7. The method according to claim 19, wherein said dose of said pharmaceutical composition is to be administered in one or at least two intraarticular injections.

8. The method according to claim 1, wherein doses of said pharmaceutical composition are to be administered every month.

9. The method according to claim 1, wherein the total dose of GLP-1R agonist that is administered in one year is from 0.18 mg to 72 mg.

10. A pharmaceutical composition comprising:

a GLP-1R agonist,

an isotonic agent selected from the group consisting of glucose, a polyethylene glycol and glycerol,

wherein said pharmaceutical composition is a solution or a suspension.

11. The pharmaceutical composition according to claim 10, wherein the GLP-1R agonist is selected from the group consisting of liraglutide, exenatide, lixisenatide, albiglutide, beinaglutide, dulaglutide, semaglutide, pegapamodutide, taspoglutide and combinations thereof.

12. The pharmaceutical composition according to claim 10, wherein the pharmaceutical composition comprises from 2 mg/mL to 20 mg/mL of GLP-1R agonist.

13. The pharmaceutical composition according to claim 10, wherein the pharmaceutical composition comprises from 0.01 mg/mL to 20 mg/mL of GLP-1R agonist.

14. The pharmaceutical composition according to claim 10, wherein the buffer is a tromethamine buffer comprising tromethamine as buffering agent.

15. The pharmaceutical composition according to claim 10, wherein the buffer is a phosphate buffer comprising disodium phosphate as buffering agent.

16. The pharmaceutical composition according to claim 10, wherein the isotonic agent is glucose.

17. The pharmaceutical composition according to claim 10, wherein the isotonic agent is a polyethylene glycol having a molecular weight being less than 800 g·mol⁻¹.

18. The pharmaceutical composition according to claim 10, wherein the isotonic agent is glycerol.

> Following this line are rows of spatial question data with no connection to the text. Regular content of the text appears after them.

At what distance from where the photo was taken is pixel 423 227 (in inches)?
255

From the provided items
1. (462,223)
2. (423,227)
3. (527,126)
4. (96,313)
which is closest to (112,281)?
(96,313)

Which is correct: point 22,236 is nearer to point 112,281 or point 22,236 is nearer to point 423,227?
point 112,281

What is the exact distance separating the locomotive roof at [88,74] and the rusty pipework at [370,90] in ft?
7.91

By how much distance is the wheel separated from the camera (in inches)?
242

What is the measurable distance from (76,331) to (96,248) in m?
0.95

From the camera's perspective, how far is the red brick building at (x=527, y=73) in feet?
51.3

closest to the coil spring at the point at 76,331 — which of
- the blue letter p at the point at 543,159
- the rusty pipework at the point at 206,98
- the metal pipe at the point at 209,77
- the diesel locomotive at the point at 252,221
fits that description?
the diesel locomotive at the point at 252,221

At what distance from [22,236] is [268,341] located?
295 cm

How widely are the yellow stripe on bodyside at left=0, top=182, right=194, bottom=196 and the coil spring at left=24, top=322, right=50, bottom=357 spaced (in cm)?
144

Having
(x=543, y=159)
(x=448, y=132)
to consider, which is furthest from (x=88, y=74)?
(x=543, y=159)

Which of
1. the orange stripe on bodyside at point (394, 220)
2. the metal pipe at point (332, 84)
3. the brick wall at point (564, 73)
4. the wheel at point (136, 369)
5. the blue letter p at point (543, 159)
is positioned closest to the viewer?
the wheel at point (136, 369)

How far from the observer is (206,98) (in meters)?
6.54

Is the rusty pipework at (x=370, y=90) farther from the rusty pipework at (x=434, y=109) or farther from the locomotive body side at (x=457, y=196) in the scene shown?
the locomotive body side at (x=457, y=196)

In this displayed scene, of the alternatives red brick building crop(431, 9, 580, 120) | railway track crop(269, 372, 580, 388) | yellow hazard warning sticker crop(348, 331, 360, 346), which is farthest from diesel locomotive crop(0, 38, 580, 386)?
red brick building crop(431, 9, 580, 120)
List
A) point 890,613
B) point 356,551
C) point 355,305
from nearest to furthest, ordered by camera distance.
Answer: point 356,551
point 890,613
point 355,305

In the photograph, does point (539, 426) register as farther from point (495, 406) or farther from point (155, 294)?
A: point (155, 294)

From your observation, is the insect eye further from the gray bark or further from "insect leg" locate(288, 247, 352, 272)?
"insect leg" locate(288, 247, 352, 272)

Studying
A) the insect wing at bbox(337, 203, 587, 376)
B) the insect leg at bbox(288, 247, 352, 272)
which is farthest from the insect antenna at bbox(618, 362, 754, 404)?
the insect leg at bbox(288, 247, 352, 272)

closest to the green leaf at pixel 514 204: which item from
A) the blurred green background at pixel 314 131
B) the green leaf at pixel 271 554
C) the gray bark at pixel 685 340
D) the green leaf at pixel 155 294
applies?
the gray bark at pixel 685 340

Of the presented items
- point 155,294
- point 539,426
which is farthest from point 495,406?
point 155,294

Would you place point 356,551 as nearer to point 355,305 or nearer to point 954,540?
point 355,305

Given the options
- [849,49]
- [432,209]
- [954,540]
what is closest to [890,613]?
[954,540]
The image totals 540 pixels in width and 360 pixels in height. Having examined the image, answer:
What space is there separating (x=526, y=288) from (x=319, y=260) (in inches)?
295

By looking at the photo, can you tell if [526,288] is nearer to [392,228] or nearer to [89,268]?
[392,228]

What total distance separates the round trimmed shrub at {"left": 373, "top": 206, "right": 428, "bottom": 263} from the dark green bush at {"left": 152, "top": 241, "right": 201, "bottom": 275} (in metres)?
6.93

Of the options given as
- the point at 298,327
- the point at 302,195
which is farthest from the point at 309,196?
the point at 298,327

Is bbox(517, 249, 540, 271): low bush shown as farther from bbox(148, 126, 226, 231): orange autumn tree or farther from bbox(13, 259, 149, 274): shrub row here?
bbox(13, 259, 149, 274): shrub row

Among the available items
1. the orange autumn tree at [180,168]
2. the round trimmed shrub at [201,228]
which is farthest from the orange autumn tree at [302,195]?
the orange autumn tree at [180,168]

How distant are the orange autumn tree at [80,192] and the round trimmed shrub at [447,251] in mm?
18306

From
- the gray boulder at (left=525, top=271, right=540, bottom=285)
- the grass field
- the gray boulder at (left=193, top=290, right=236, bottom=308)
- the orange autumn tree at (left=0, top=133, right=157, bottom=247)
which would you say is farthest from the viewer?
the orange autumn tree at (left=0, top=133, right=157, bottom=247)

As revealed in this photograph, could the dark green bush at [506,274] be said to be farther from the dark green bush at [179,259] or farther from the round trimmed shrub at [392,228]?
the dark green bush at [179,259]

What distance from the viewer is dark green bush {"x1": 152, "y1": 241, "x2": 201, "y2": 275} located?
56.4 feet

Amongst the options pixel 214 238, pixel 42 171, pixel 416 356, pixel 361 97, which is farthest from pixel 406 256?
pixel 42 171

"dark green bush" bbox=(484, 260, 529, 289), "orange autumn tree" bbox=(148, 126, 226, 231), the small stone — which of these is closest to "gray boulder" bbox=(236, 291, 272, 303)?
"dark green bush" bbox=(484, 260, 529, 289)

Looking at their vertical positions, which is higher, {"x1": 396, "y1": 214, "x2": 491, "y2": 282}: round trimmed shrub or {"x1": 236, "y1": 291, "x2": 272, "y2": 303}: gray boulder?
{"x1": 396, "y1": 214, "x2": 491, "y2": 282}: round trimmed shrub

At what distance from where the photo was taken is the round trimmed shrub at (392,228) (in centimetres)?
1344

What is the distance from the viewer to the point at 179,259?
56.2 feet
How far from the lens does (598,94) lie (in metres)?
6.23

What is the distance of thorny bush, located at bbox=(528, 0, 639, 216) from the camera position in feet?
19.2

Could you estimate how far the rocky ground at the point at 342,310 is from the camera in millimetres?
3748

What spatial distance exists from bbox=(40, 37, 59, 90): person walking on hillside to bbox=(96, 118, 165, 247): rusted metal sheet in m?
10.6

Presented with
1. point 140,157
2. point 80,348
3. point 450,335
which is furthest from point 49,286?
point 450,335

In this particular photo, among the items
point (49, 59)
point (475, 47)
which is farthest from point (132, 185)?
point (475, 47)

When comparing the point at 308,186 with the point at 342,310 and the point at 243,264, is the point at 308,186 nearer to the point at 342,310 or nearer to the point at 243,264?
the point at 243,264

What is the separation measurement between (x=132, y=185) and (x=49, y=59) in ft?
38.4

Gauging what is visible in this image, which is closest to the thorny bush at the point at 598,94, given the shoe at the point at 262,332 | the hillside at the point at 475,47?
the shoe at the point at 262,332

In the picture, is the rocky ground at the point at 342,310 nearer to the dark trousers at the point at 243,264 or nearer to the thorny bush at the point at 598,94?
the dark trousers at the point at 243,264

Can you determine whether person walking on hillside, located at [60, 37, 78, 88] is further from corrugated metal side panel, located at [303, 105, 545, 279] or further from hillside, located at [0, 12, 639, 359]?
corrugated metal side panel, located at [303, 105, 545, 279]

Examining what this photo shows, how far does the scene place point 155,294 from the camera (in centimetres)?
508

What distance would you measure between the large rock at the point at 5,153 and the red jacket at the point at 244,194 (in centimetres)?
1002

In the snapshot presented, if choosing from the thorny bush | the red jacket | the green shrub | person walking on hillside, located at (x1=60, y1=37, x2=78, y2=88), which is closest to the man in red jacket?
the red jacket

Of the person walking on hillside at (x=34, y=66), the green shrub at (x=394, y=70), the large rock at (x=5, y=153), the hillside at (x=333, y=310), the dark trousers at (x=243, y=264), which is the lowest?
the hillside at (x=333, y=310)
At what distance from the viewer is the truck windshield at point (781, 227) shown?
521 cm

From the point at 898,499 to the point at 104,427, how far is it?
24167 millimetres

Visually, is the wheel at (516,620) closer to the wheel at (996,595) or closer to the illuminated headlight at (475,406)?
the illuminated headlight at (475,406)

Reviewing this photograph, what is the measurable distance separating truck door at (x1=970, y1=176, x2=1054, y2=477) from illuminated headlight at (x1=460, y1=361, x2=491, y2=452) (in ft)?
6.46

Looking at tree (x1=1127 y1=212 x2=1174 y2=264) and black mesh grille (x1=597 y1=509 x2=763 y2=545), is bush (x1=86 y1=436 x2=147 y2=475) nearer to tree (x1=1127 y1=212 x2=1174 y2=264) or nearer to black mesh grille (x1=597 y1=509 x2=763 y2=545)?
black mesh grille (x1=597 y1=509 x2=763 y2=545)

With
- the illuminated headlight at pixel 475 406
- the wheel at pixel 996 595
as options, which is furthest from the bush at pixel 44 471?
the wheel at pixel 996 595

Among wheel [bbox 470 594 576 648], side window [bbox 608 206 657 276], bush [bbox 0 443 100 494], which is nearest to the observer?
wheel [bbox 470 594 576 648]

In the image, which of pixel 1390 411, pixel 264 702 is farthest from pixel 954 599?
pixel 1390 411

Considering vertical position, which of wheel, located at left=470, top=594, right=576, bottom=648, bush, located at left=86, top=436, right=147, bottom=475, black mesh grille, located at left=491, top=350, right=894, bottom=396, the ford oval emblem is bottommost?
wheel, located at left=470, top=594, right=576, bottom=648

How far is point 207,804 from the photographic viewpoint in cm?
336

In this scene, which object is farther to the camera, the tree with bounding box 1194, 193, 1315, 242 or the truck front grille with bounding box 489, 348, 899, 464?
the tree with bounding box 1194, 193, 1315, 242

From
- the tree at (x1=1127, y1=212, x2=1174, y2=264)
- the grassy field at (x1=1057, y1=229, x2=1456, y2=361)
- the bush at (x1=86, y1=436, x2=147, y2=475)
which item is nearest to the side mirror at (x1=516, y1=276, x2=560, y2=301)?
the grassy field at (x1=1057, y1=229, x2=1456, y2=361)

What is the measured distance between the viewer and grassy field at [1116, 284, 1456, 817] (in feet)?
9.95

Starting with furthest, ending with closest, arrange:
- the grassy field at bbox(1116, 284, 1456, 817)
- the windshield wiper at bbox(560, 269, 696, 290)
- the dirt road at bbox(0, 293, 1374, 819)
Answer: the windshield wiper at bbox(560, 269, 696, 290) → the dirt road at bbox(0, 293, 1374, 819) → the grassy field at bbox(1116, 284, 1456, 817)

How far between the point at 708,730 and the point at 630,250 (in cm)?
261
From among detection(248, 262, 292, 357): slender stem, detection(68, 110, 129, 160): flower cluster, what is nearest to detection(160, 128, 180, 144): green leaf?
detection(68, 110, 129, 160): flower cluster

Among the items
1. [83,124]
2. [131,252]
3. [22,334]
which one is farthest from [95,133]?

19. The method according to claim 4, wherein the GLP-1R agonist is liraglutide and said pharmaceutical composition is to be administered at a dose ranging from 0.0245 mg to 6.3 mg of liraglutide.

20. The method according to claim 4, wherein the GLP-1R agonist is semaglutide and said pharmaceutical composition is to be administered at a dose ranging from 0.0245 mg to 6.3 mg of semaglutide.